During the same period just 8 events are missing:

openhab.log is empty for the whole day.

this is my influxdb.persist file:

Strategies {
    everyMinute : "0 * * * * ?"
    everyHour   : "0 0 * * * ?"
    everyDay    : "0 0 0 * * ?"
    default = everyChange, restoreOnStartup
}

Items {
    everyMinutePersistance*             : strategy = everyMinute, restoreOnStartup
    everyHourPersistance*               : strategy = everyHour, restoreOnStartup
    everyDayPersistance*               : strategy = everyHour, restoreOnStartup
	jkbms_jkbmsstateofcharge 			: strategy = everyChange, everyHour, restoreOnStartup
    *                                   : strategy = everyChange, restoreOnStartup
}

I have a script inserting data in influxdb (OpenHab is not involved) and thats absolutely reliable. So the Problem must be anywhere in OpenHab3.

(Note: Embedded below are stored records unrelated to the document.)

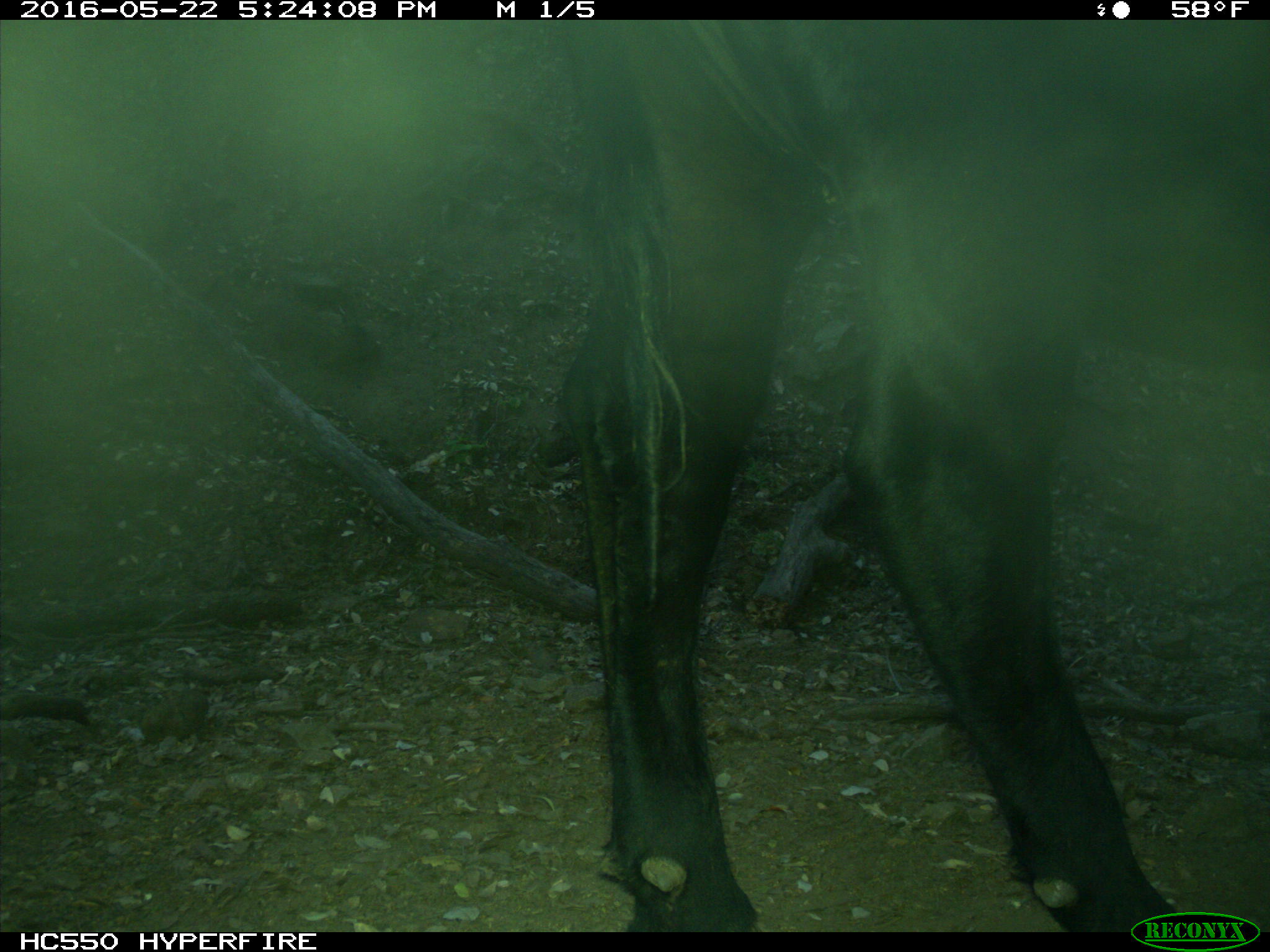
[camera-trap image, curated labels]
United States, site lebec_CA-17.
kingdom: Animalia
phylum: Chordata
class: Mammalia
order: Artiodactyla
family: Bovidae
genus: Bos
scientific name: Bos taurus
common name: domestic cow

Openhab3 is running an Synology / Docker Version 3.3.0
InfluxDB is running on same machin (Synology / Docker) Version 2.4
My Synology has got 6GB of free RAM / CPU hat an avg of 10%
I have like 2000 event changes per hour / 33 events per minute

Christian_Pogea · November 11, 2022, 5:10pm

I made a test application in c# connecting to mqtt and writing directly to influxdb.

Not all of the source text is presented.